Not saying we don’t need some kinda TD handling, but how can other places/people/TDs work towards a more positive community where this happens? I know some top players in Pittsburgh who went through phases in their growth and met the same thing, so it’s not a recent occurrence.


No, there is another phrase that used to be commonplace which is far more explicit and offensive. To avoid derailing this thread, please see: Sexism in Pinball: Practical Examples


SpinnerApe will crush all from atop the Empire State building!


This thread makes me never want to go to a tournament again for fear everything I do or say is being scrutinized.

We’re humans, humans have emotions, emotions can run high. This is not something that should be punished.


As a TD, I’m not trying to punish emotions. What I’m trying to curtail is misogyny and aggression.

If you swear loudly at my family-friendly tournament, I’m going to give you an unofficial warning to make sure you’re aware of the expectations for the event, but if you yell, “You stupid bitch!” at the machine, that’s a hard and fast yellow card.

I don’t want to get in the way of anyone’s fun, but I also want to foster a positive environment.

The heavy discussion has mostly been about what constitutes and what should be done to maintain a positive environment. Clearly there are different views about the degree that someone’s behaviour should be regulated for the comfort of others. :slight_smile:

Hopefully we all have the same goal of making the community better, even if we can’t agree on how it should be done!

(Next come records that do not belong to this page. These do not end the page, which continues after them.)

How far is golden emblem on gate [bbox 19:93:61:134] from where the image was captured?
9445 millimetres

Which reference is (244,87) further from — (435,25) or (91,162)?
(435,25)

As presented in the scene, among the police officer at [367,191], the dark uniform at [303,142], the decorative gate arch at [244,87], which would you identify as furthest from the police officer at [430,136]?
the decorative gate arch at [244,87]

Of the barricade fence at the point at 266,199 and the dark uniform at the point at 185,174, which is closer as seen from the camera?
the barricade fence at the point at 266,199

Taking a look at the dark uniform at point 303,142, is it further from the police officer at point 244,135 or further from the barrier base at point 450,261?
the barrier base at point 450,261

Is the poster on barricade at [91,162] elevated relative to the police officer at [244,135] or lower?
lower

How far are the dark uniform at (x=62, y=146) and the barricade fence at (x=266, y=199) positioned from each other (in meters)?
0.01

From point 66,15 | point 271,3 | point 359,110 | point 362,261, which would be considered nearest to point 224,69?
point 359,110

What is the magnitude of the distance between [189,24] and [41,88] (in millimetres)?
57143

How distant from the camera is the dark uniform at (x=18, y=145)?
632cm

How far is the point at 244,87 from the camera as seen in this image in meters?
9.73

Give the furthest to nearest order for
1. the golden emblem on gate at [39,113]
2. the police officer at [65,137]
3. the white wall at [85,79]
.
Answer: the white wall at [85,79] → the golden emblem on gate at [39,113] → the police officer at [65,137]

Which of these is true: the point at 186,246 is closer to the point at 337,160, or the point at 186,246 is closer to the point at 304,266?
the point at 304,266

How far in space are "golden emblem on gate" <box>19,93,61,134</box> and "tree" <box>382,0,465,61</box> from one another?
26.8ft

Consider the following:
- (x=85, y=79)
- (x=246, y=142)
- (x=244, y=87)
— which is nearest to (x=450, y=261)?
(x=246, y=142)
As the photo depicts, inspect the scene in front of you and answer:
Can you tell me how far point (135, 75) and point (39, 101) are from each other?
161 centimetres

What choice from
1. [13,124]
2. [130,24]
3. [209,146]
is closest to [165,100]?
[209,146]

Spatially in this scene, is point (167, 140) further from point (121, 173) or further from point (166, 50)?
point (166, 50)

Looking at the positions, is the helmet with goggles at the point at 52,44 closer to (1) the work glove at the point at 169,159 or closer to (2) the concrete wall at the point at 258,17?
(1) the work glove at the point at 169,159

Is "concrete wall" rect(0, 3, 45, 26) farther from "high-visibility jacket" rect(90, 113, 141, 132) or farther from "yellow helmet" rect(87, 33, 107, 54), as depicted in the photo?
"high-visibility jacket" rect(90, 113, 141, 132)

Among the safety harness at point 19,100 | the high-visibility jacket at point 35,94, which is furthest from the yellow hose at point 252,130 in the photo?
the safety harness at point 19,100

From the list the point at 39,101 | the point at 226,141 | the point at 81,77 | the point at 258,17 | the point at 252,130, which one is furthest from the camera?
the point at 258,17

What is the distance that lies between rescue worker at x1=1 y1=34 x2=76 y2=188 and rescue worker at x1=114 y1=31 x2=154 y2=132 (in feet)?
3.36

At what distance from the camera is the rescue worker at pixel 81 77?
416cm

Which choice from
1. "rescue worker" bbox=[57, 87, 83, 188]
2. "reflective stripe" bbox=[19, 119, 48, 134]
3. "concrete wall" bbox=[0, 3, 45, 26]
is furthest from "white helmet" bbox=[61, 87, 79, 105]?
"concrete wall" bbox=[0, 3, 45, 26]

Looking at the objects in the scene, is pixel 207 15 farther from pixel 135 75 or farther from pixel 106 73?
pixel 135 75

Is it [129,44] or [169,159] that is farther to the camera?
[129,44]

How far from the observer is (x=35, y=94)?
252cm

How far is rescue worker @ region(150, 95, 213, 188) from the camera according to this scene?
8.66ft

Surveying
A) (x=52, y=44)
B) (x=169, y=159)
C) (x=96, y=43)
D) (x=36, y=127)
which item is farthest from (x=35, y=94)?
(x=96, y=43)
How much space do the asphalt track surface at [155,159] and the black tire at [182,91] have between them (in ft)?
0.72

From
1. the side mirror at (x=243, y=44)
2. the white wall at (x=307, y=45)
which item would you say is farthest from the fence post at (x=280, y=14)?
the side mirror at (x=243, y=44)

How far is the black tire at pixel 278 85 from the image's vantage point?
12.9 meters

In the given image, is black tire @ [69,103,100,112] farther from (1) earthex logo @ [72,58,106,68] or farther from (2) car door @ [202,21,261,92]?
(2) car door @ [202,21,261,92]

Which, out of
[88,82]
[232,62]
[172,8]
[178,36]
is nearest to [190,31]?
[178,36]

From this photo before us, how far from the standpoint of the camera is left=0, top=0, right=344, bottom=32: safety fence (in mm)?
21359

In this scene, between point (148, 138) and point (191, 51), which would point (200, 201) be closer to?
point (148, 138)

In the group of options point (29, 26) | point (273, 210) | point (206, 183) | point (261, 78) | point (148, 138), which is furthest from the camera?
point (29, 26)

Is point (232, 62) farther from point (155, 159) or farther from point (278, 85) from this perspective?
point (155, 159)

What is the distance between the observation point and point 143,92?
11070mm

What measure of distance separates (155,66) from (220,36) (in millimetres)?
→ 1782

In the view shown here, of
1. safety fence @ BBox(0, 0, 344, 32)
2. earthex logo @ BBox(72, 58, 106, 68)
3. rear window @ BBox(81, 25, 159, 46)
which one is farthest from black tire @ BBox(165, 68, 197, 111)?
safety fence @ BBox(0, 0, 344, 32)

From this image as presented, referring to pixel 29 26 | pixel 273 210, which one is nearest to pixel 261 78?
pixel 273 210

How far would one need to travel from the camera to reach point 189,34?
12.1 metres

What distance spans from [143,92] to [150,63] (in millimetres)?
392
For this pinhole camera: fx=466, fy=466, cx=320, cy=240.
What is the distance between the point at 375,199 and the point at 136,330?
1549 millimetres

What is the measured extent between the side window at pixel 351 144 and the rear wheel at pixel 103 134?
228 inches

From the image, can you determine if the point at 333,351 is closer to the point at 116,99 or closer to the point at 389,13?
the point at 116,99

Ugh that statement sounds eerily familiar to one in sexism in pinball. Just like how being aware of what we say to others is something worth being conscious of, so is how we act.

I’ve been joking about this a bit at league but I’m thinking I really will get a cross stitch to hang up at the parlor that says “Own Your Drains.” Pinball is a game with an eventual end. Such is how it was designed. It is just a game though, and people are held responsible for their feelings reacting to a game. I’m not gonna invite the friend that flipped the monopoly board over back. I’m also not gonna be ok with people rage tilting so hard they lift a leg up.

If the boundaries of what’s acceptable and what’s unacceptable behavior alludes you, perhaps you should stay away from tournaments. Or, use your better judgement, play in tournaments and be graceful with a penalty card should you get one.

Largely I think this thread is here to help curb toxicity before it takes hold like it has in so many other hobbies. It’s not a witch hunt, please don’t treat it as such.